Wer die Goldammer stört, dem kann der Appetit vergehen

  20.11.2019 Saisonmagazin

Die Goldammer ist das ganze Jahr bei uns. Früher galt sie in Europa als meistverbreitet – die Förderung der Artenvielfalt und achtsame Landwirtschaft kommen ihr wieder zugute. Doch „Weh“ dem, der sie stört … inklusive einer Geschichte von Hanspeter Latour.

Das Merkmal Gold ist für den Vogel mit dem gelben Federkleid des Männchens an Kopf und Unterseite sehr passend. Die Goldammer (Emberiza citrinella) liebt ländliche Gegenden mit Hecken und Waldrändern. Wo sich diese Samenfresser aufhalten, ist die Landschaft intakt. Eigentümlich ist ihr lieblicher Gesang, der bis in den Sommer hinein hörbar ist. Die Goldammer ist ein in der Schweiz weitverbreiteter Singvogel. Vogelkundler hören aus dem Gesang des Männchens den Refrain «Ach, wie hab ich dich lieb» heraus. Ihr Gesang wurde denn nicht nur von Beethoven in seiner 5. Symphonie aufgegriffen. Er war auch Joseph von Eichendorff bestens vertraut. In seiner Erzählung: „Aus dem Leben eines Taugenichts“ gibt der Gesang der Goldammer die wechselnde Stimmung der Jahreszeiten wider: „Immer betrübt“ singt sie in Herbst und Winter: „Bauer, miet mich, Bauer miet mich!“, während sie „ganz stolz und lustig“ das Frühjahr einläutet mit: „Bauer, behalt deinen Dienst!“
Der Gesang der Goldammer ist jahreszeitlich länger als der von anderen Singvögeln zu hören und gehört zur Kulturlandschaft. Kaum ein Vogel hat so von der Landnutzung durch den Menschen profitiert wie die Goldammer. Als ursprünglicher Bewohner der Waldsteppen ist sie dem Menschen nach Mitteleuropa gefolgt. Hört man ihr Lied, ist der etwa sperlingsgrosse Sänger zumeist leicht auszumachen, denn er sitzt gerne exponiert auf einem Baum, einem höheren Strauch oder einem Leitungsdraht.

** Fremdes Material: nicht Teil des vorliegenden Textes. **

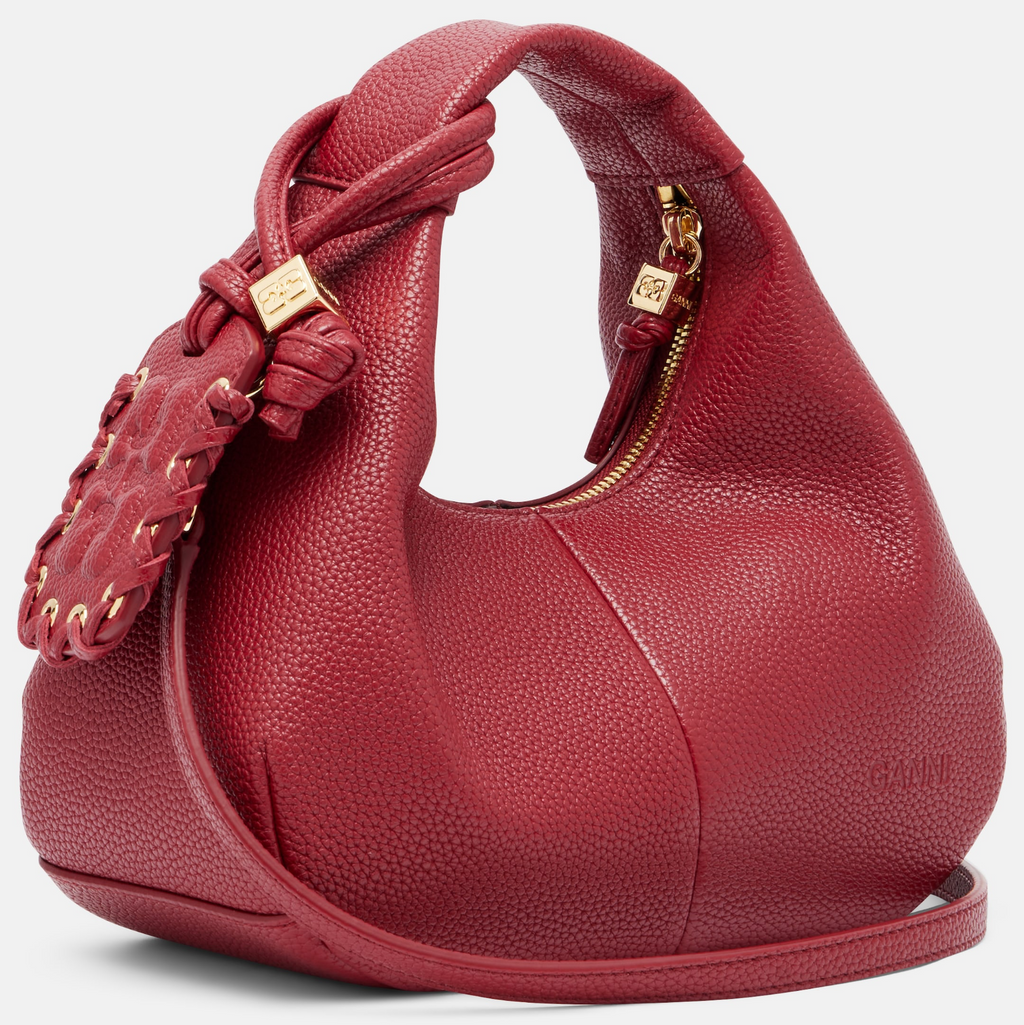 Mini Top-Handle Bag - Red Dahlia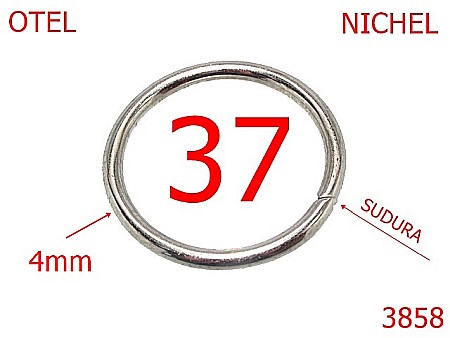 Inele sudate - 3858/INEL 37 MM SUDAT-37-mm-4-nichel--4H1-4G5-4L6-4H7-4F3-4F1-4E3--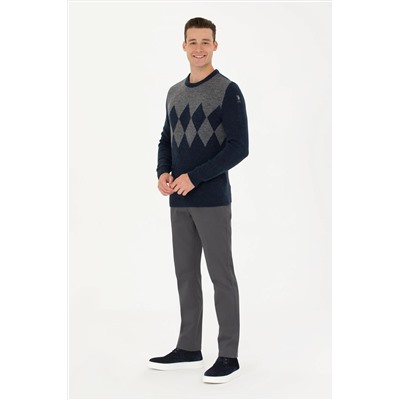 Erkek Antrasit Kanvas Pantolon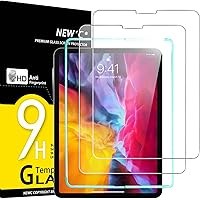 NEW'C 2 Pezzi, Pellicola Prottetiva per iPad Air 5/4. Generation 10,9", iPad Pro 11" Model 2022/2021/2020/2018, Vetro Tempera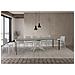 Consolle allungabile 90x40/300 cm Krack Evolution cemento telaio bianco - Foto miniatura 4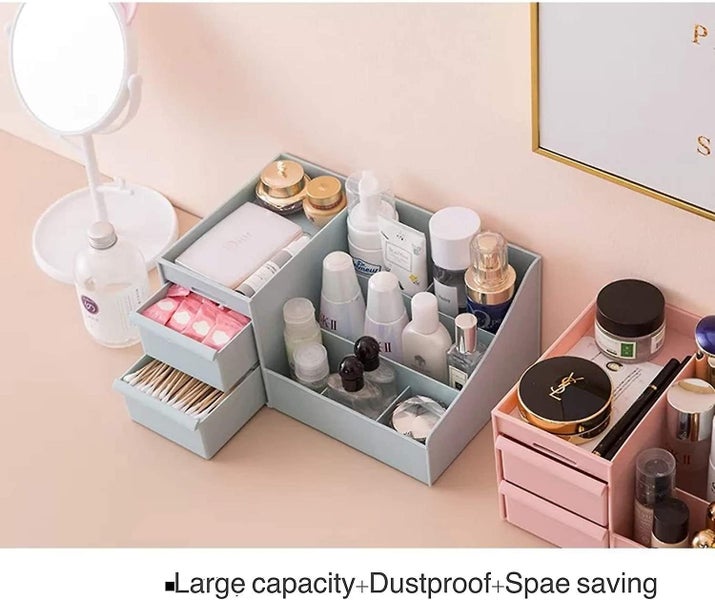 Makeup Organizer With Drawers Countertop Organizer For Cosmetics Vanity Holde Carousel 5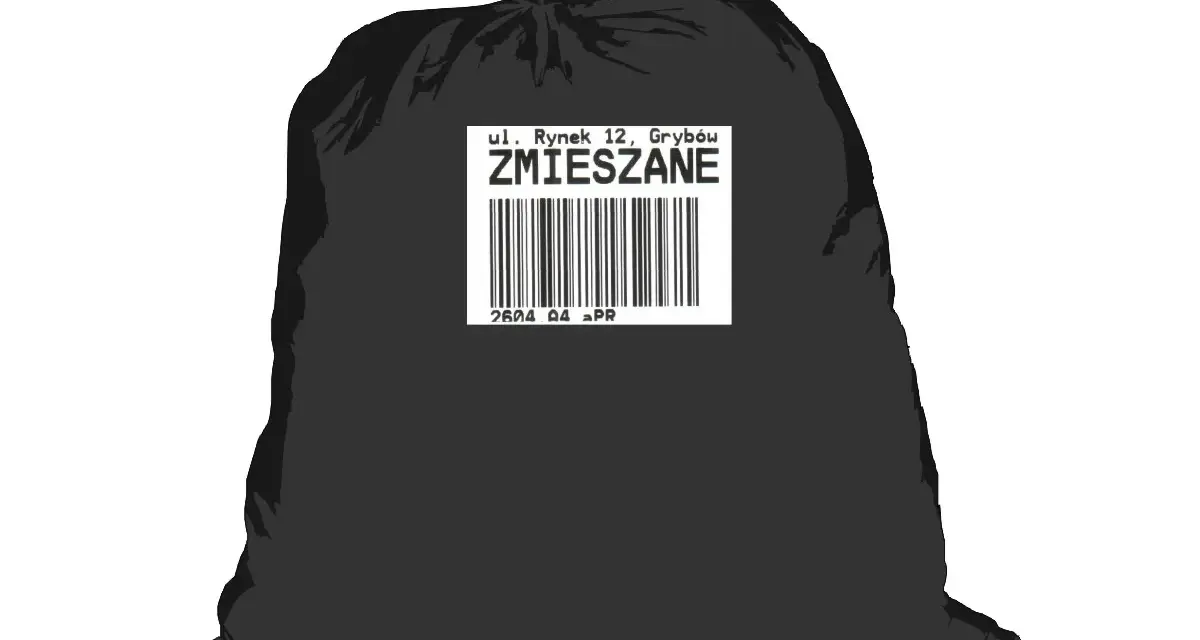 Śmieci zmieszane: czarny worek. Co wrzucać, by nie płacić kar?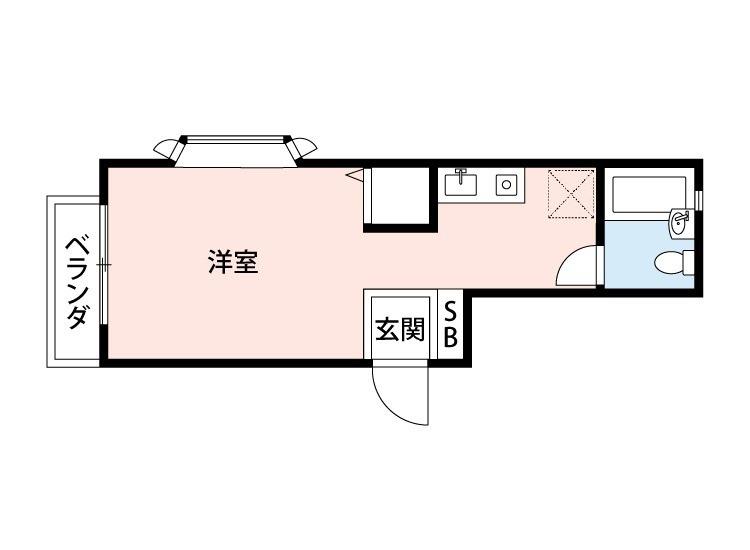 MAISON CHARMANT 205(ワンルーム/2階)の間取り写真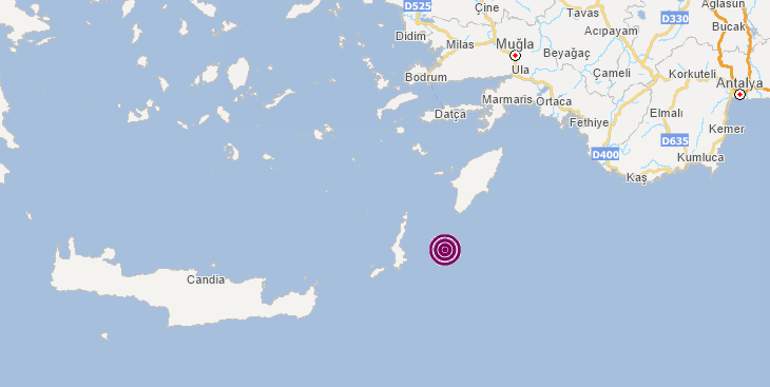 Akdenizde 4.2 büyüklüğünde deprem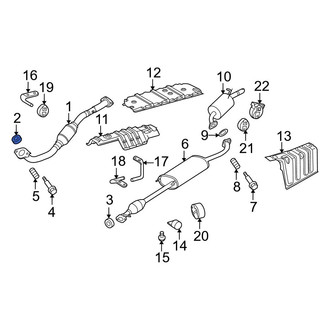 Toyota OE - Rear Catalytic Converter Gasket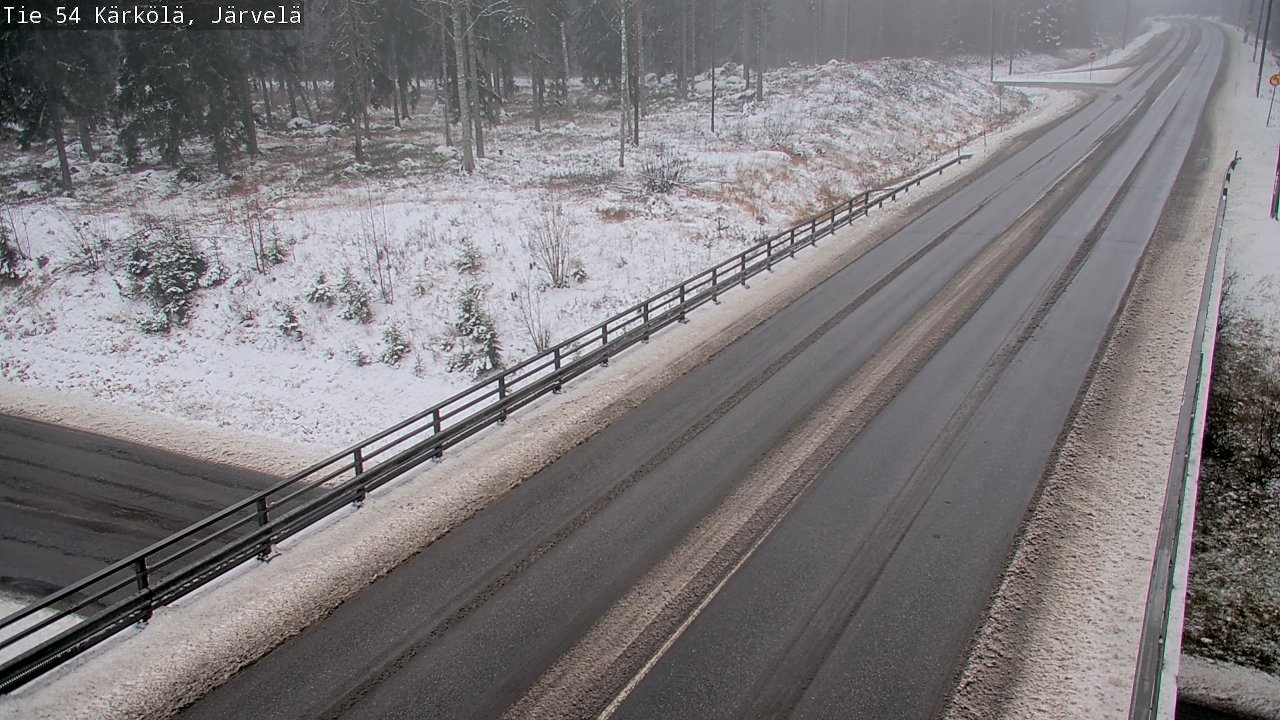 Weather Camera Image Väg 54 Kärkölä, Järvelä, Kärkölä, Päijät-Häme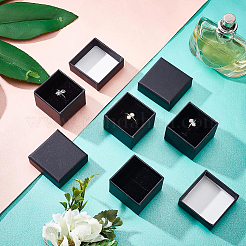 Красно-бумажные картонные шкатулки для драгоценностей&nbsp;LS-CBOX-BC0001-13A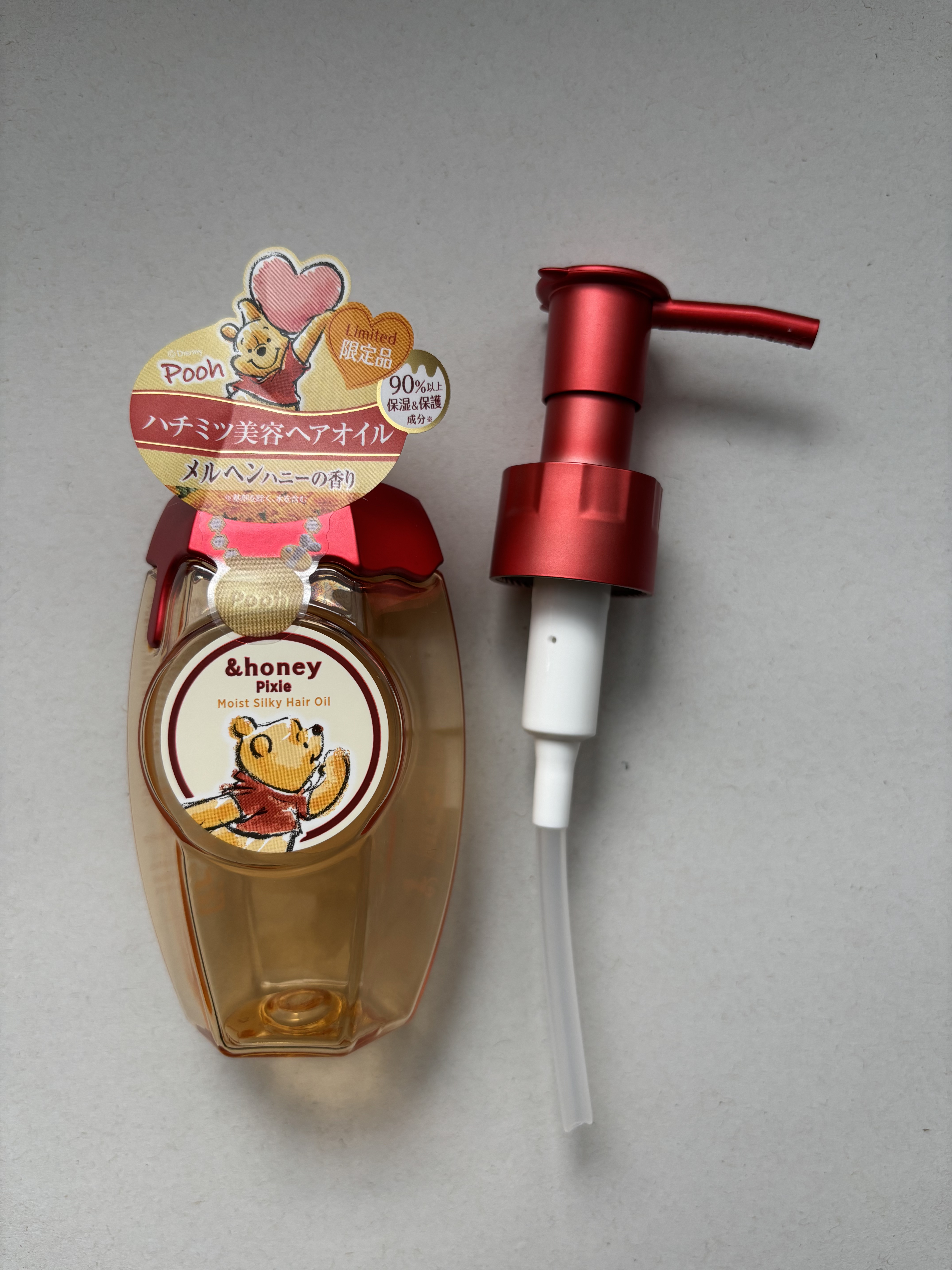 &honey アンドハニー ピクシー モイストシルキー ヘアオイル 3.0 プーさんのクチコミ「□ &honey アンドハニー ピクシー モイストシルキー ヘアオイル 3.0 プーさん □
.....」（1枚目）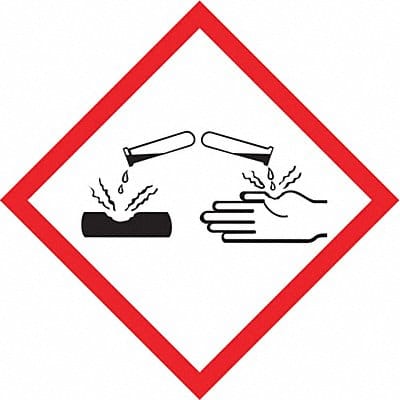 GHS Symbol Label Polyester 1x1 250Labels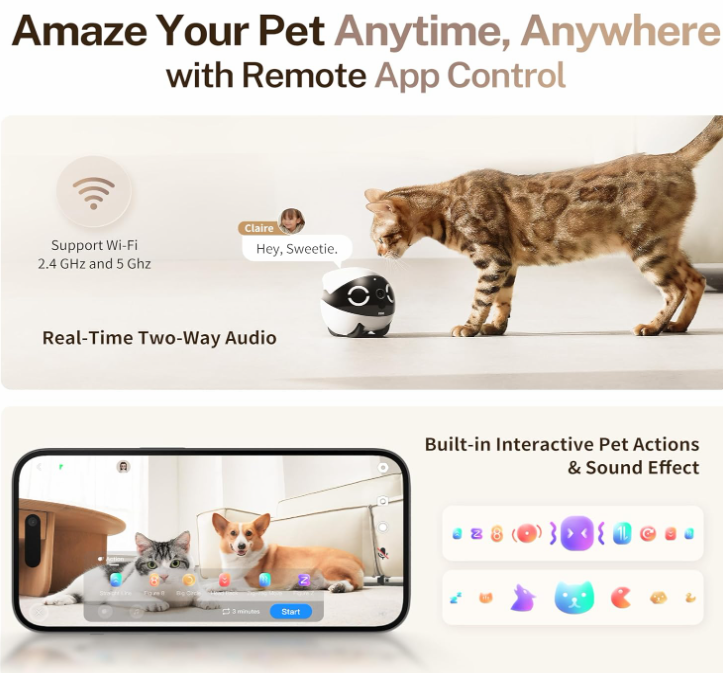 Rolo Mini – Smart 360° Home Companion Robot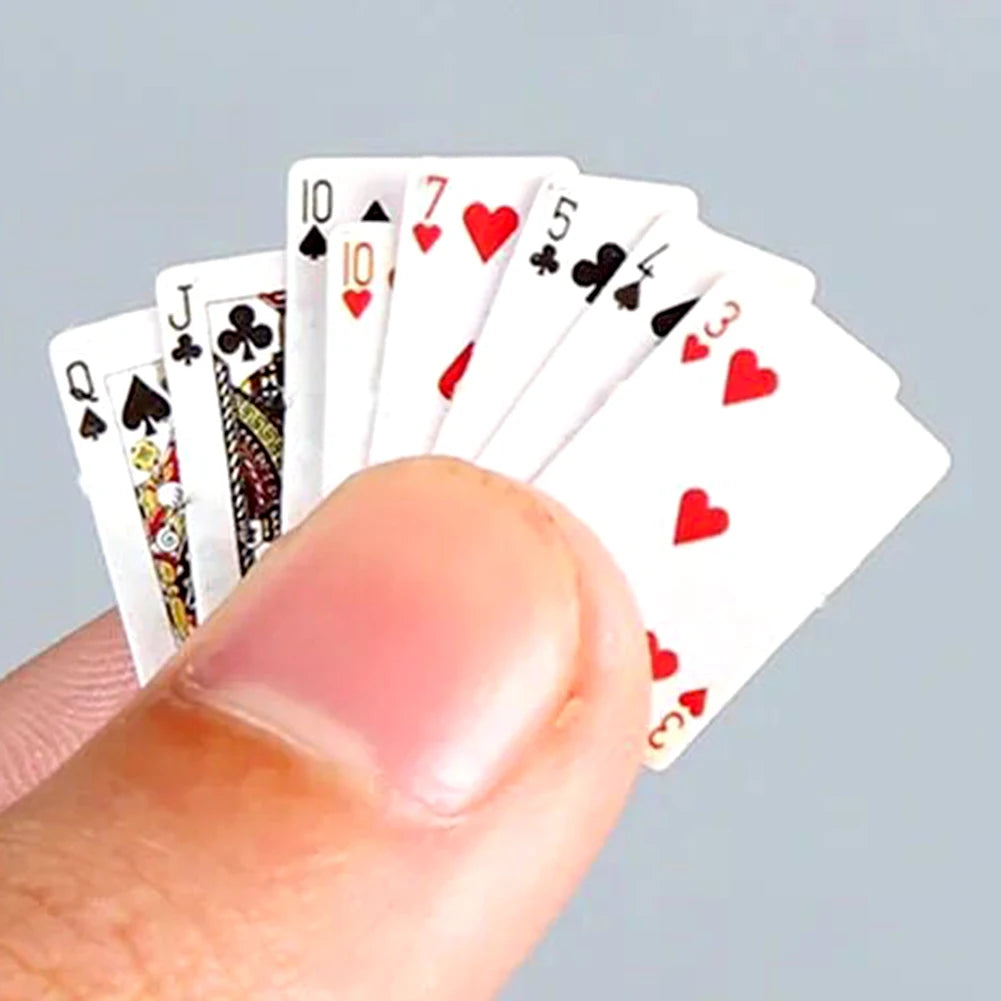 Small Mini Pokers House Portable Poker Chips Clear Playing Cards For Family Game Juegos de mesa Main image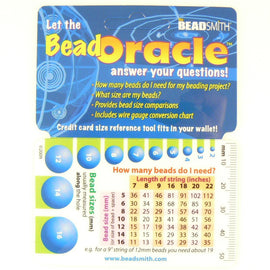 Bead Oracle Quick Reference Card, Bead Size & Gauge Tool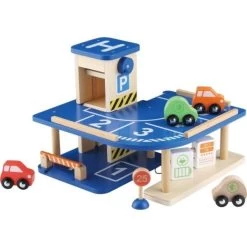 Jouet En Bois Garage Parking Petites Voitures EverEarth® - Jouets Bois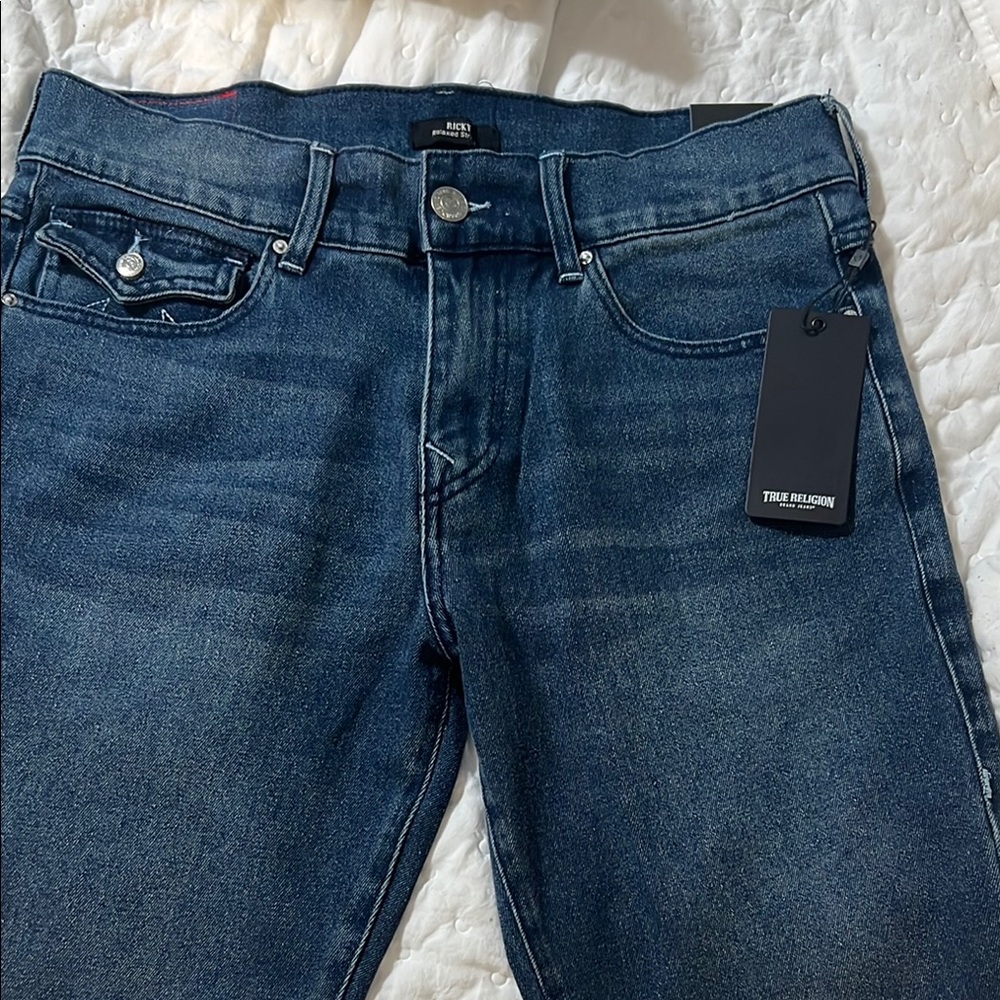 True Religion Blue Slim Jeans Classic Style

«Wenn mir der Appetit vergeht»
Hanspeter Latour hat uns seine Geschichte mit der Goldammer erzählt: «Im Innereriz hat es immer etwa Goldammern. Dieser Vogel bleibt auch im Winter da. Und die Goldammer ist dankbar für Futter. Bei meinem Nachbarn ging er allenthalben zu den Hühnern, um dort vom Hühnerfutter etwas abzukriegen. Da er sich oft und gerne erhöht aufhält, fehlte mir damals noch ein gutes, nahes Bild von ihm, und beim Nachbarn wollte ich das nicht gerne festhalten. Also beschloss ich eines schönen Morgens so gegen neun Uhr, ihn mit ein paar Sonnenblumenkernen an einer schönen Stelle in meinem Garten zu ködern. Danach habe ich mich versteckt und gewartet und gewartet. Alle Vögel kamen, nur die Goldammer nicht. Kurz vor zwölf Uhr mittags kam sie dann und nicht allein. Sie brachte ihre ganze Familie mit. Also sassen da auf einmal: ein Goldammer-Pärchen mit zwei ihrer Jungvögel, schön in ihrer ganzen Pracht anzusehen. Sie hielten sich nun endlich ganz unweit von mir und auf guter Höhe im Holunderstrauch auf. Mein Herz schlug höher vor Freude ob diesem einzigartigen Anblick. Das Warten hatte sich wahrlich mehr als gelohnt, wer hätte das gedacht! Wie in Zeitlupe weiss ich noch heute fast jeden meiner darauffolgenden Handgriffe: Ich umfasste meine Kamera und hob sie in den Anschlag – quasi schon siegessicher, in grosser Vorfreude. Doch im selben Moment – oh, Weh – hörte ich vom Haus her, wie das Küchenfenster aufging und „Thildi“ meine Frau rief: „Hanspeter, ässe!“ Worauf die ganze goldene Vogelfamilie flugs verschwand. Sie verstehen, dass mir der Appetit in dem Moment etwas verging. Einzelne Goldammern habe ich seither viele fotografiert, jedoch ist mir keine so prachtvolle Gruppe mehr begegnet. Doch wer weiss, was der Herbst und Winter uns bringen werden!» schliesst Hanspeter Latour seine Anekdote schmunzelnd ab.